» **PROBLEM DESCRIPTION**
Reproduce word for word the lines from the one containing "Considering the objects" through the last line.

» **DATA SHOWN**

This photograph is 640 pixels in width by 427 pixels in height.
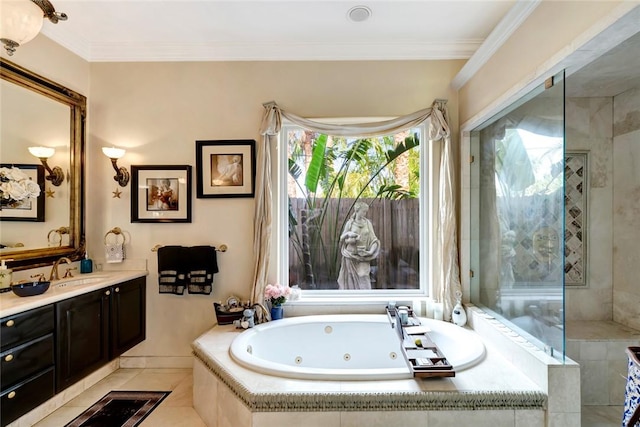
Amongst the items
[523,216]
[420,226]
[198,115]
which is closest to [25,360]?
[198,115]

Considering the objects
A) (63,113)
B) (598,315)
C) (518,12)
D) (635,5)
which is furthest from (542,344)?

» **TASK ANSWER**
Considering the objects
A) (63,113)
B) (598,315)
C) (518,12)
D) (635,5)
which is furthest from (542,344)?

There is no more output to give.